━━ SUPPLIED INFORMATION ━━
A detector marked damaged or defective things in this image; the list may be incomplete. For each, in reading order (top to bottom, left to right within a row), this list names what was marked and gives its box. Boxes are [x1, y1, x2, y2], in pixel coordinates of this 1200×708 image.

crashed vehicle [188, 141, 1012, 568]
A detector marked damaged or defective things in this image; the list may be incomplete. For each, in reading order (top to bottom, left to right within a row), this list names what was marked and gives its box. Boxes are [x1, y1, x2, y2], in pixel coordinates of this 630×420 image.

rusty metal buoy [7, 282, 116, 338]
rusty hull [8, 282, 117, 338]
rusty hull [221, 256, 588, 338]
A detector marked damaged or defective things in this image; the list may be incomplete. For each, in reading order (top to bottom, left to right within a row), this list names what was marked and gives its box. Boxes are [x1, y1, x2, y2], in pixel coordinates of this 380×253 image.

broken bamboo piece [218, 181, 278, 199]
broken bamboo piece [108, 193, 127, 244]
━━━
━━ SUPPLIED INFORMATION ━━
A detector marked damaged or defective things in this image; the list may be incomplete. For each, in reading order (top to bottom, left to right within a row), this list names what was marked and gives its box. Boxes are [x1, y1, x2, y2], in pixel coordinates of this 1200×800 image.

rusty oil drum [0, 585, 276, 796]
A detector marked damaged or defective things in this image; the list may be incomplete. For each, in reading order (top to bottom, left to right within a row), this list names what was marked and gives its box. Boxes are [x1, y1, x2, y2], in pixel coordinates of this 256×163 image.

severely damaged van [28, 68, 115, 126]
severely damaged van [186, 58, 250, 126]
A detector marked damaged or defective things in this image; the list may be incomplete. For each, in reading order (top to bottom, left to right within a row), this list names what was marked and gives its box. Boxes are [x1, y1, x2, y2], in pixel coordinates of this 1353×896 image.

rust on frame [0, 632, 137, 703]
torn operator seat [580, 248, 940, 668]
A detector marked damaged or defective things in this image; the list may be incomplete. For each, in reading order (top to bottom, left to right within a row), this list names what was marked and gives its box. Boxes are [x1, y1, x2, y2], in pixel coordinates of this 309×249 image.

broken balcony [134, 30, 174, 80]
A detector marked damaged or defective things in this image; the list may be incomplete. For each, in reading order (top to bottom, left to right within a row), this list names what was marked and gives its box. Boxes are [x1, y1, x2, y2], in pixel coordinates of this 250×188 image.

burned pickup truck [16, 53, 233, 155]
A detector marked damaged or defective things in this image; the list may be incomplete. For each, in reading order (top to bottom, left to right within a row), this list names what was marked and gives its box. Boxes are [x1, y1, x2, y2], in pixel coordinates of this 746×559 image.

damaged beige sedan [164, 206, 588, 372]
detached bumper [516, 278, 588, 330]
━━━
# TASK DIRECTIONS:
Write out the span of entries that opens with the line containing "this 1353×896 image." and closes with the line containing "burned pickup truck [16, 53, 233, 155]", both included, as a numbered list with blank lines left out.

# SOLUTION FOR THIS EXERCISE:
1. A detector marked damaged or defective things in this image; the list may be incomplete. For each, in reading order (top to bottom, left to right within a row), this list names what was marked and gives its box. Boxes are [x1, y1, x2, y2], in pixel coordinates of this 1353×896 image.
2. rust on frame [0, 632, 137, 703]
3. torn operator seat [580, 248, 940, 668]
4. A detector marked damaged or defective things in this image; the list may be incomplete. For each, in reading order (top to bottom, left to right within a row), this list names what was marked and gives its box. Boxes are [x1, y1, x2, y2], in pixel coordinates of this 309×249 image.
5. broken balcony [134, 30, 174, 80]
6. A detector marked damaged or defective things in this image; the list may be incomplete. For each, in reading order (top to bottom, left to right within a row), this list names what was marked and gives its box. Boxes are [x1, y1, x2, y2], in pixel coordinates of this 250×188 image.
7. burned pickup truck [16, 53, 233, 155]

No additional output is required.